Variable Invariably: An introduction to intraspecific variations in Medicinal Plants

It is needless to say that variety is the spice of life, Nature has myriads of life forms on this planet among which variations are of ubiquitous occurrence. It is particularly so in the megacentres of diversity in the tropics which harbor approximately two-third of the biota and where many species of economic importance presumably had their origin. As a matter of fact, variations between individuals of the species (a group of closely related if not identical individuals which can exchange genes between each other) was observed over the millennia and were considered real ‘hotspots’ of evolution. The notion that no two individuals of a sexual progeny are 100% identical prevailed when methods of scientific scrutiny were not available.
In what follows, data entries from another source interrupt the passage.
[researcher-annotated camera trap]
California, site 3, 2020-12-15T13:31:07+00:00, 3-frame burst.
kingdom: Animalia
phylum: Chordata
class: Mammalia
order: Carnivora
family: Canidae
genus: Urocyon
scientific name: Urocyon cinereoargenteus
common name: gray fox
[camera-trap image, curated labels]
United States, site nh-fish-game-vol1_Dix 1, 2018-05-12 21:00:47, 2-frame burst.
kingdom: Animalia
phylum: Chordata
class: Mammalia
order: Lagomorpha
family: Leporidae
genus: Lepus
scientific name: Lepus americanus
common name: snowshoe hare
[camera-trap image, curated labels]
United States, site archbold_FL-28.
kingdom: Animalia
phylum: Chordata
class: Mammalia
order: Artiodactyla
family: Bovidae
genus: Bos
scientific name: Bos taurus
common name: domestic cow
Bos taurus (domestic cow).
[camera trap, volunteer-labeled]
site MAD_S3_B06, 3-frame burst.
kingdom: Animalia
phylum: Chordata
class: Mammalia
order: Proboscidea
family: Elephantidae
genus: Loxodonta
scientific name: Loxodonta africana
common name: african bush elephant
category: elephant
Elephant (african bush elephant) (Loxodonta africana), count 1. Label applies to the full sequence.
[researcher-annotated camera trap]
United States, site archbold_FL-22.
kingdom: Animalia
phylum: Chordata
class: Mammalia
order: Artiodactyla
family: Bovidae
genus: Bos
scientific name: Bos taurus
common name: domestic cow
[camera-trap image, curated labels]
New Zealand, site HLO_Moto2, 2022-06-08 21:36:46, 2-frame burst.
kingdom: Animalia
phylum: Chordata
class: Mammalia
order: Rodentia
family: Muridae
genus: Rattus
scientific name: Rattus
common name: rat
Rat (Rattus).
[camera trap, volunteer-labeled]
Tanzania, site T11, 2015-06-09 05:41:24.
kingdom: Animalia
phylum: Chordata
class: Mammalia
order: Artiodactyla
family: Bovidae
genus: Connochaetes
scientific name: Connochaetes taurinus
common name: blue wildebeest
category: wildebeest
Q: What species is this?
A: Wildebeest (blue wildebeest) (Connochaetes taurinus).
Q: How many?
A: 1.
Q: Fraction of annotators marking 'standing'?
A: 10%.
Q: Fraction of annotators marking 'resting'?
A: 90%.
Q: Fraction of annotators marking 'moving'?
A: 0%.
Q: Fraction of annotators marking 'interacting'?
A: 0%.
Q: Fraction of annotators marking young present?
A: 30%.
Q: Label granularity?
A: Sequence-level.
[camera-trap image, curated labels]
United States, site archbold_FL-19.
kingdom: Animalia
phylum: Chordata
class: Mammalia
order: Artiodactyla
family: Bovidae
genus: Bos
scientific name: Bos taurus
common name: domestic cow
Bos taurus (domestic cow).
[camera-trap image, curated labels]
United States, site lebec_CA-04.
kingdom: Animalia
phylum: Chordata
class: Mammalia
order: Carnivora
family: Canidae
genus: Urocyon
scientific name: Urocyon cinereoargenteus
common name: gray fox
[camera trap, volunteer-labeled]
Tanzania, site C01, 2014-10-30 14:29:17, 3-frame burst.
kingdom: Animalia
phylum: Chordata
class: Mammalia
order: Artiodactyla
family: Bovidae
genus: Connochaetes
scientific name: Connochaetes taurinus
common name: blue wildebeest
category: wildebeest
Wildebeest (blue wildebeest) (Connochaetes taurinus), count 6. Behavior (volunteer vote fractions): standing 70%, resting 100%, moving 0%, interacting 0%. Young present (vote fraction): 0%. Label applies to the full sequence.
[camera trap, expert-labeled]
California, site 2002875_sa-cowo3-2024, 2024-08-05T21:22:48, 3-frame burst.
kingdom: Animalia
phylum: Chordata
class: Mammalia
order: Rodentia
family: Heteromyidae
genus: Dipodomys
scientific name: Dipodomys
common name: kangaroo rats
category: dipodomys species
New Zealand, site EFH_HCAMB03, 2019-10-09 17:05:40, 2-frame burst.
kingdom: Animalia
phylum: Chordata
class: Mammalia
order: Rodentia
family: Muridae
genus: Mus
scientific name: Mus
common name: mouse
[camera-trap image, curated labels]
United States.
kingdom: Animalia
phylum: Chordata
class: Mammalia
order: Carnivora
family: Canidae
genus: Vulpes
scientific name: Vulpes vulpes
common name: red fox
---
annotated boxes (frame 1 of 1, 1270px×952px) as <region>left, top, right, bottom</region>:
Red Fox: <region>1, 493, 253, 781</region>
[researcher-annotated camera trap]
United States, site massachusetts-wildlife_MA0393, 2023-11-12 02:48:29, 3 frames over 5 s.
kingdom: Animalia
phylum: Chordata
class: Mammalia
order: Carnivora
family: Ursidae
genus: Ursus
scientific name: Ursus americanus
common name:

In 17th century when the concept of a species was poorly understood, the English naturalist John Ray (1628-1705) showed that within a species there might occur individuals different from the normal in one or more characters. Later Charles Darwin (1809- 1882) upgraded this concept into a supremo and effectively linked the variations with natural selection and origin of new species. An evolutionary biologist or a breeder, variations among plants and animals has always fascinated a mind of enquiry and helped to select a desirable variant or breed a new form of greater agronomic value. Traditional vaidyas and village doctors of yester years were no different. They collected herbs of certain morphological attributes (of flowers, fruits, leaves etc.) and preferred root drugs of specific colour, smell, size, fibrous content, itching quality etc. obviously within the species and from locations (habitats) known only to them.